L’amnistie fiscale bientôt finie
« Une morsure dans la tête du chauve vaut mieux que rien». C’est bel et bien ce dicton marocain que l’État, à défaut de vraies réformes fiscales et budgétaires, essaie d’appliquer à la lettre. Mais c’est aussi là un événement devenu récurrent, avec une moyenne tous les dix ans. Car au lieu de s’attaquer aux racines du « mal budgétaire », nos chers gouvernants se contentent de purger les conséquences. Une solution nécessairement toujours provisoire. Mais un « provisoire durable » pour mieux qualifier les politiques budgétaires conduites et reconduites avec le souci principal, voire exclusif, de maintien des équilibres macroéconomiques.

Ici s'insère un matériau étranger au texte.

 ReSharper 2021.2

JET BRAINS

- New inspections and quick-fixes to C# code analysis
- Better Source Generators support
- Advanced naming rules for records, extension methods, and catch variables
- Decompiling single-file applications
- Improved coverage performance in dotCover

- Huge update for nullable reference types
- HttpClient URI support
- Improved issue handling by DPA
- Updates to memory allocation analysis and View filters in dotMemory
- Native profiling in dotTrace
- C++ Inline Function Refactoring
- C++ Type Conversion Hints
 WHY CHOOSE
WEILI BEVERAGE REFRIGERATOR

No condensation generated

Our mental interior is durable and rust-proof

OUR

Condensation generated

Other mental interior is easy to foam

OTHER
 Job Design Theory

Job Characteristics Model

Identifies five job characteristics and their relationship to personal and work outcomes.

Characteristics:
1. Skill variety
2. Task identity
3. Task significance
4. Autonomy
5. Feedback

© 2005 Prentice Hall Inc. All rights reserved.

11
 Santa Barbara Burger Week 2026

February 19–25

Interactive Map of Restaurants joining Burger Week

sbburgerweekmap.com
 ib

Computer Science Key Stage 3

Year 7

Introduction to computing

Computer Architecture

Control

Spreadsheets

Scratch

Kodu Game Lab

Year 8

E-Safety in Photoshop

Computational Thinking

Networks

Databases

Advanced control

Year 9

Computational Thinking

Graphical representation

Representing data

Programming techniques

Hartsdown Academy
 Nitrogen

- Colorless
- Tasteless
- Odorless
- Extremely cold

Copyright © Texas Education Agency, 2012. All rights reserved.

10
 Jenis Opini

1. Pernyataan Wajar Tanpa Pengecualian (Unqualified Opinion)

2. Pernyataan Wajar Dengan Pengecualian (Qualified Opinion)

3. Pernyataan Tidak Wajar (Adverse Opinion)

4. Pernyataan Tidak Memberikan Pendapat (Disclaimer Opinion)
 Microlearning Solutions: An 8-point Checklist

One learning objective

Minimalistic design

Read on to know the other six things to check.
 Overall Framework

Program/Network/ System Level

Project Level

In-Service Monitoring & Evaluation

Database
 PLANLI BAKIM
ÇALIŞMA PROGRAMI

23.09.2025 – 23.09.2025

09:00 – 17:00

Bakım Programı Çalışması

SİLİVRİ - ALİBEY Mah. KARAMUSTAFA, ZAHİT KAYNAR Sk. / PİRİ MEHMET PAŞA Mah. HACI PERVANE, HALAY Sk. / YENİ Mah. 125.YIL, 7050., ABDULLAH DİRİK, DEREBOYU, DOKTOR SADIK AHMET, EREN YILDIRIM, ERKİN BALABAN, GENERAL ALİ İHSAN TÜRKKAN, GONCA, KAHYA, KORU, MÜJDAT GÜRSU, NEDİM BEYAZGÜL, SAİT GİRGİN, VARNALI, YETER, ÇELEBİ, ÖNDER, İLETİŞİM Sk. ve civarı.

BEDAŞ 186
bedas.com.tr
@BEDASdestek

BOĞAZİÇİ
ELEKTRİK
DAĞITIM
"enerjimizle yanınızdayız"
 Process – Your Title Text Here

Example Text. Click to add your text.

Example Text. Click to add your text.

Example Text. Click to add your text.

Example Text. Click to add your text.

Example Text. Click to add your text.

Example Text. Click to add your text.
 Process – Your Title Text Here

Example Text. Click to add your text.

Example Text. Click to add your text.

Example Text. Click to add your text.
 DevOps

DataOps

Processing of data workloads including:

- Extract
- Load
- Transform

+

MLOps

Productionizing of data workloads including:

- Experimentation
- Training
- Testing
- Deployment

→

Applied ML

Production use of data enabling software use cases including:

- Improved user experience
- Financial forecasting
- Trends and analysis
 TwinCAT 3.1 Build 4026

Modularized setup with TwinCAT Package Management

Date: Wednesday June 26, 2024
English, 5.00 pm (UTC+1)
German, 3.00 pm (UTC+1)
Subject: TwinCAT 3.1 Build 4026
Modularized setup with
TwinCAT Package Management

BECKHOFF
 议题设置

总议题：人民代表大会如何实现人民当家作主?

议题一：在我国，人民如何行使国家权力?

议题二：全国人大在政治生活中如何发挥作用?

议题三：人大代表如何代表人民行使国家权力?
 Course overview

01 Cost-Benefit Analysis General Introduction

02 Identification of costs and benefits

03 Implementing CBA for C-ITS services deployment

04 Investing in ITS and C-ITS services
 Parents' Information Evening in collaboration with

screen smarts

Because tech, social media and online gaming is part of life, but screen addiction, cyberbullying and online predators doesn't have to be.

En effet, la mesure phare introduite dans la loi de finances de l’année 2018, au niveau de l’article 10, vise à encourager les contribuables à se libérer de leurs dettes, en leur accordant le bénéfice, soit de l’annulation totale des pénalités, amendes, majorations et frais de recouvrement afférents au principal des impôts, droits et taxes prévus par le Code Général des Impôts ou abrogés, mis en recouvrement avant le 1er janvier 2016 et restés impayés, au 31 décembre 2017, soit d’une réduction de 50% des amendes, pénalités, majorations et frais de recouvrement pour les redevables uniquement desdites amendes, pénalités, majorations et frais de recouvrement demeurés impayés, au 31 décembre 2017. Est-il question de « remettre les compteurs à zéro », et d’assainir la situation budgétaire de l’État, de contribuer à l’émergence de nouveaux rapports avec les contribuables et surtout d’un nouvel environnement favorable à une meilleure gouvernance budgétaire dans le cadre du processus entamé à travers la mise en œuvre de la nouvelle loi organique des finances ? Difficile de répondre négativement ou d’affirmer. En tout cas le constat est là. Les contribuables habitués à régler l’impôt dans les délais ne pourront ressentir qu’injustice. Aucune étude n’a été officiellement entamée pour essayer de comprendre les causes de cette situation des «restes à recouvrer » qui s’accumulent périodiquement, et éventuellement pouvoir accompagner l’opération d’amnistie par de vraies réformes permettant de mettre des gardes fous et d’éviter à l’avenir le retour d’une situation identique.
Est-ce un simple déficit d’ordre technique, au niveau de la gestion administrative du recouvrement fiscal ? Auquel cas, la réorganisation des administrations concernées, à travers notamment la dématérialisation et le renforcement qualitatif des ressources, pourrait y remédier. N’est-ce pas plutôt le dispositif légal et réglementaire régissant le recouvrement des créances publiques qui gagnerait à être profondément revu à la lumière des évolutions qu’a connues la réalité, ces dernières décennies ? Auquel cas, c’est au gouvernement et au Parlement de se pencher sur le texte régissant le recouvrement public et de revoir en particulier les dispositions devenues obsolescentes. Enfin, et c’est peut-être là que réside le hic, n’est-ce pas d’abord une question de volonté politique ? Car ce n’est plus un secret. Marocains et Marocaines savent très bien que derrière les grands montants des recettes à recouvrer, se cachent des potentats, parlementaires et ministres qui, tout simplement, ne se sentent pas concernés par l’impôt, quand ils ne s’accordent pas purement et légalement des exonérations. Une féodalité de fait.